Les trafiquants de drogue russes et les gangs internationaux spécialisés dans la même activité continuent de considérer le territoire russe comme une plaque tournante par laquelle d'importants lots de stupéfiants transitent d'Orient en Occident. La lutte contre le commerce de la "mort blanche" donne-t-elle vraiment des résultats? C'est par cette question que RIA Novosti a entamé son entretien avec Alexandre Mikhaïlov, directeur adjoint du Service fédéral de répression du trafic de stupéfiants.
- Pour combattre la contrebande de stupéfiants, les agents des services russes antidrogue réalisent diverses mesures préventives, assez souvent en collaborant avec le ministère de l'Intérieur, les services de renseignement, les gardes-frontières et les douaniers. Par exemple, l'opération "Pavot 2004" a permis de détruire 1066 plantations illicites et des zones de plantes narcotiques sauvages et aussi d'empêcher la vente de ces produits sur le marché. Au cours de cette opération les agents des services antidrogue ont saisi plus de seize tonnes de stupéfiants et de matière première servant à leur fabrication. 6.211 affaires pénales ont été mises en mouvement.

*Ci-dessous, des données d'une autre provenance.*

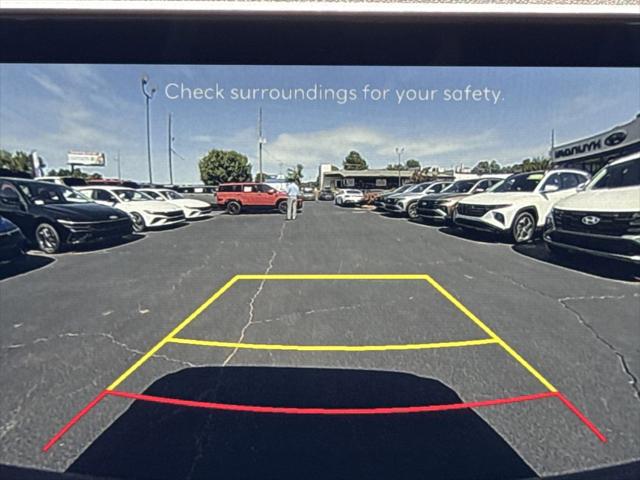 2026 Hyundai Santa Cruz SEL Activity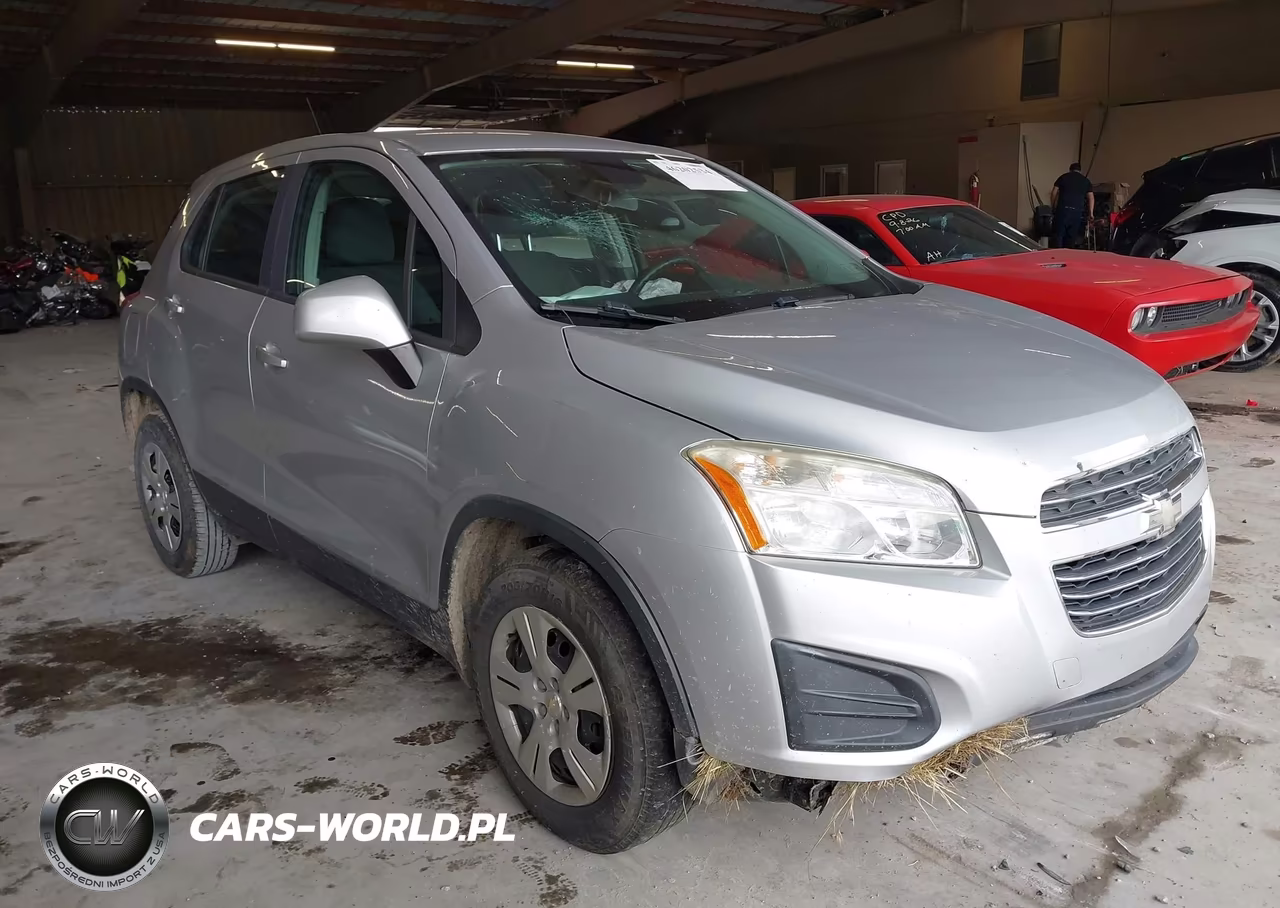 2016 Chevrolet Trax 1Ls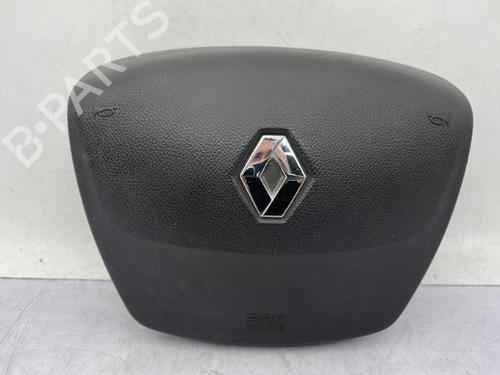 Used Driver airbag RENAULT MEGANE III Hatchback (BZ0/1_, B3_) 1.5 dCi (BZ1G, BZ1W, BZ0R) (95 hp) 23681088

- Quelles formes prend votre coopération avec les organes de maintien de l'ordre étrangers?
- Une autre opération décidée par les chefs des Etats membres de l'Organisation de sécurité collective s'est achevée récemment. Elle avait pour objectif de démanteler des filières de trafic de stupéfiants en Russie, en Arménie, en Biélorussie, au Kazakhstan, en Kirghizie et au Tadjikistan. 2.565 groupes opérationnels et 923 postes permanents avaient été créés pour mettre fin au transport de la drogue dans les régions frontalières. Des contrôles ont été effectués dans 654 stations et gares ferroviaires, sur 1.127 routes et dans 124 aéroports. Des trains, des avions, des camions et des voitures particulières ont été fouillés.
Au cours de cette opération près de trois tonnes de stupéfiants et plus de 13 tonnes de matière première servant à leur fabrication ont été saisis. 276 armes à feu ont été saisies. Des renseignements fournis par l'Agence tadjique de lutte contre le trafic de stupéfiants ont permis d'arrêter un ancien chef de guerre qui introduisait de la drogue au Tadjikistan par la frontière tadjiko-afghane. Lors de la perquisition de la maison de ce trafiquant des agents de l'ambassade de Grande-Bretagne et du ministère afghan de l'Intérieur ont découvert des stupéfiants, un lance-roquettes avec des projectiles ainsi que des armes à feu.
- De nos jours les dealers recourent activement à Internet. En effet, le narcotrafic utilise la toile pour promouvoir la consommation de la drogue.
- C'est vrai, des sites diffusent des centaines de textes publicitaires incitant les gens à consommer toutes sortes de drogues: haschich, ketamine, ecstasy et autres, expliquant la façon de les consommer; comment se conduire en cas d'interpellation par la police en possession de ces produits. Cette situation est d'autant plus préoccupante pour la Russie quand on sait que le nombre d'internautes augmente régulièrement dans le pays et que deux d'entre eux sur trois sont des jeunes.
La prévention de l'utilisation non médicale des produits narcotiques est un volet important de notre activité. Il est indispensable d'amplement informer la population des graves conséquences de la toxicomanie. Nous coopérons étroitement avec les centres de recherche, les établissements d'enseignement supérieur, secondaire et secondaire spécialisé, nous sollicitons l'aide de professionnels de la santé, de psychologues et des services de prévention de la criminalité. Un grand travail d'explication est réalisé en direction de la jeunesse.